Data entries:
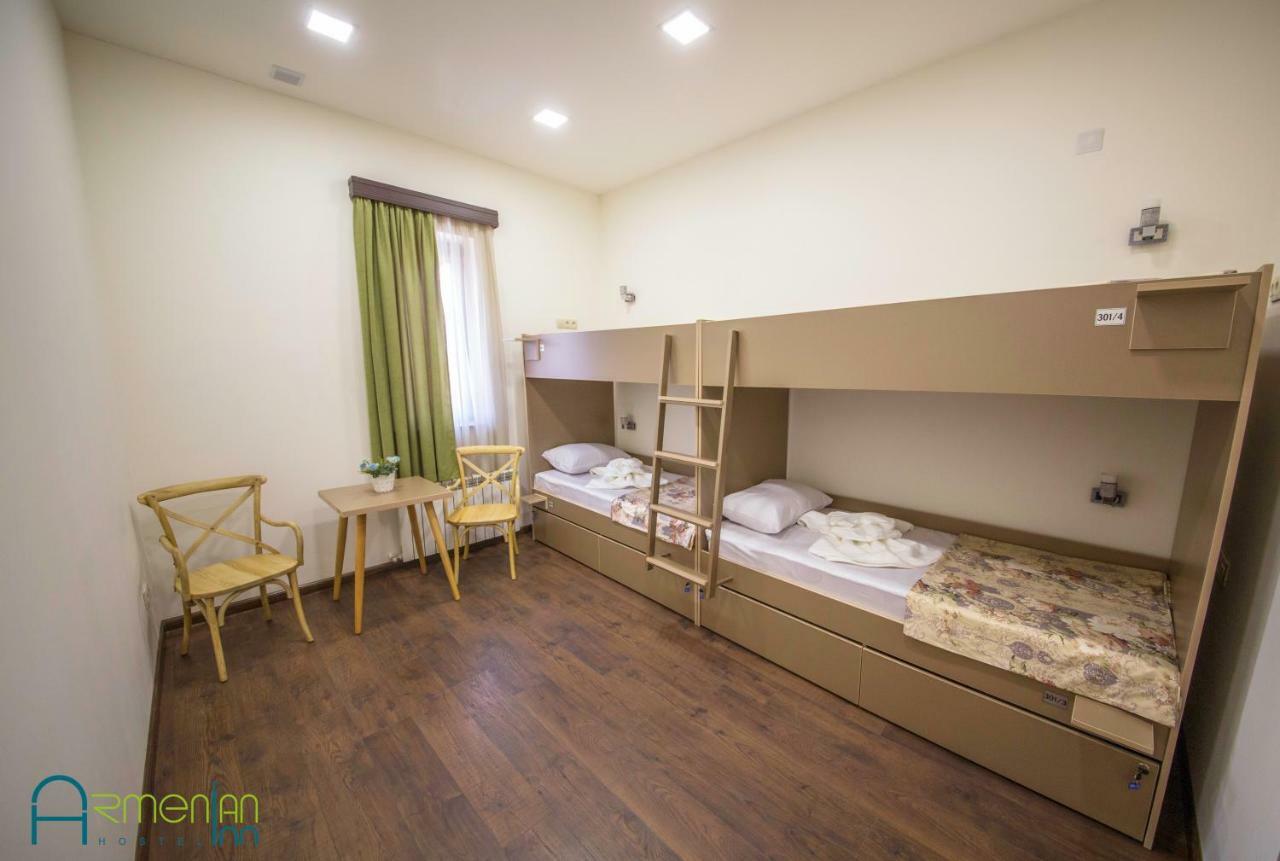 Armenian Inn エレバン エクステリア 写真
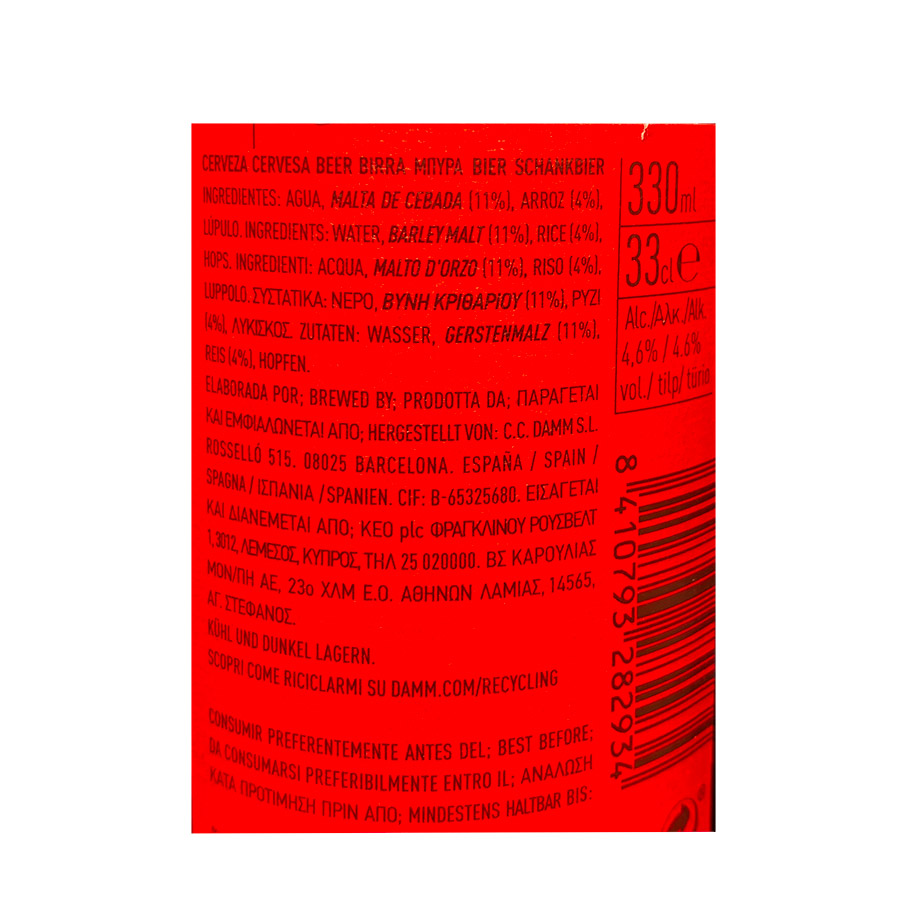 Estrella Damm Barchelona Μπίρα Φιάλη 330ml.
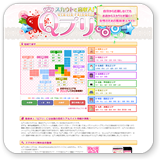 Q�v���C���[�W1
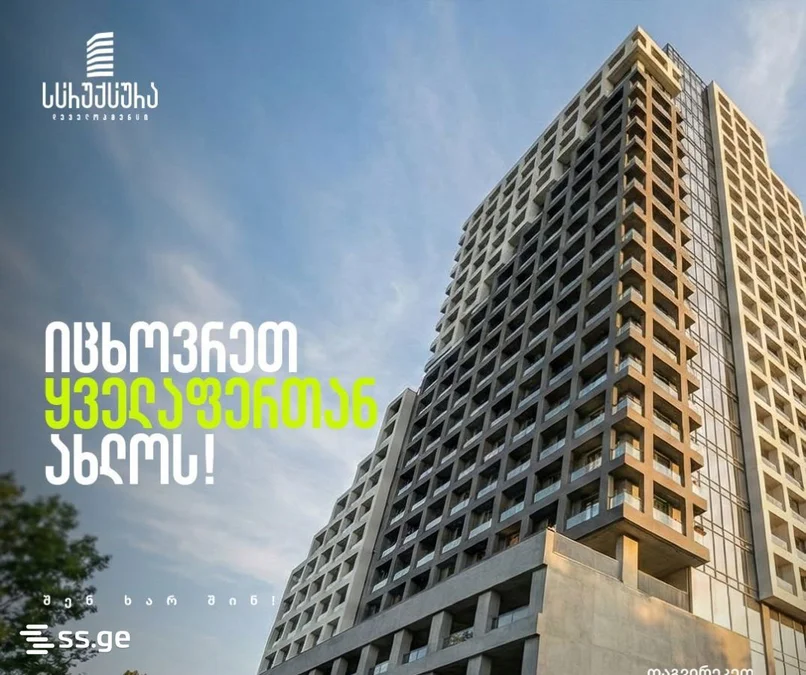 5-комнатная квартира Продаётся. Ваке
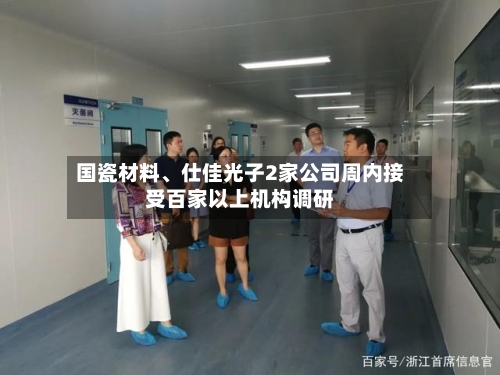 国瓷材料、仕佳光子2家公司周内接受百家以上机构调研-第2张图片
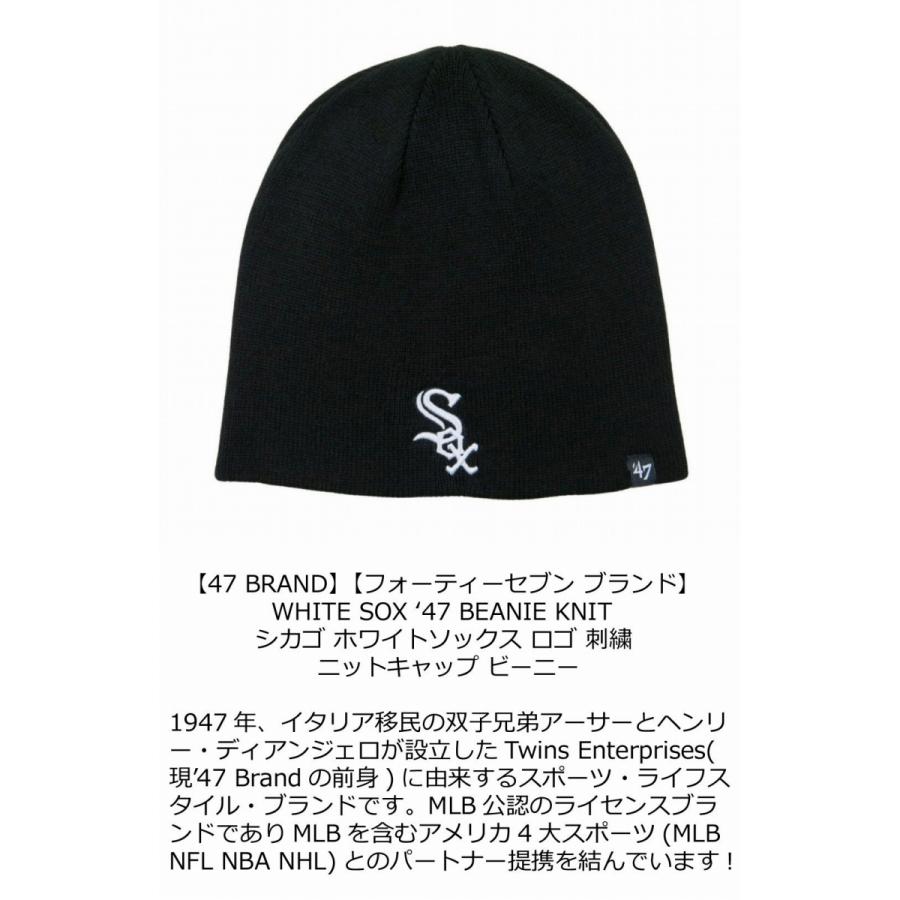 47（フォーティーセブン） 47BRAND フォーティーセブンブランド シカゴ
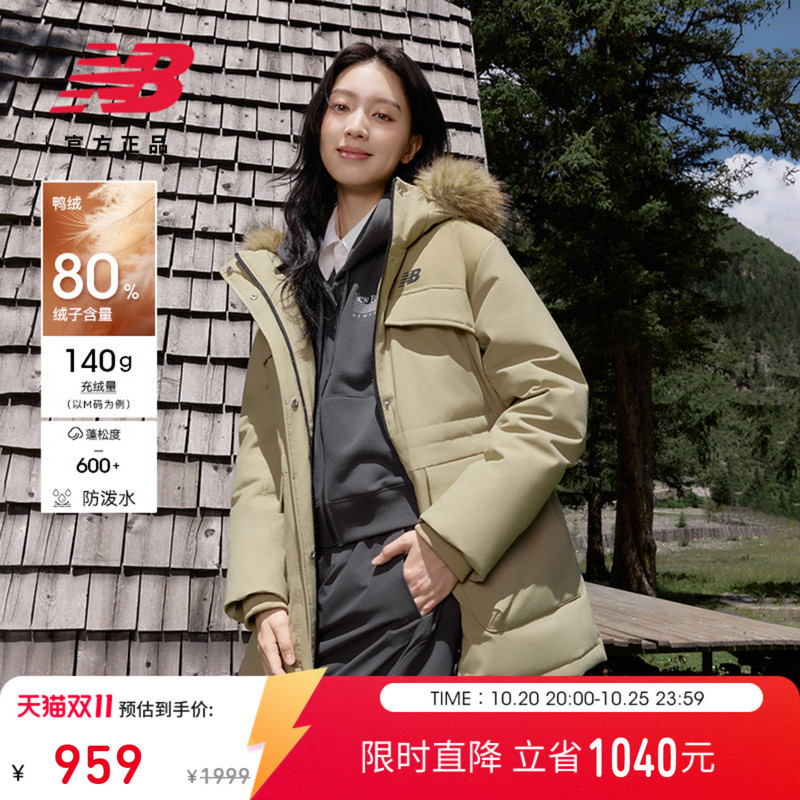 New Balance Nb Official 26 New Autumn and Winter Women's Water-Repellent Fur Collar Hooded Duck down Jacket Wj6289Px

* Task to carry out
Could you write out, word for word, the lines from the one containing "5-комнатная квартира Продаётся. Ваке" through the last line of the records, leaving out the pictures?

* Written solution
 5-комнатная квартира Продаётся. Ваке
 国瓷材料、仕佳光子2家公司周内接受百家以上机构调研-第2张图片
 47（フォーティーセブン） 47BRAND フォーティーセブンブランド シカゴ
 New Balance Nb Official 26 New Autumn and Winter Women's Water-Repellent Fur Collar Hooded Duck down Jacket Wj6289Px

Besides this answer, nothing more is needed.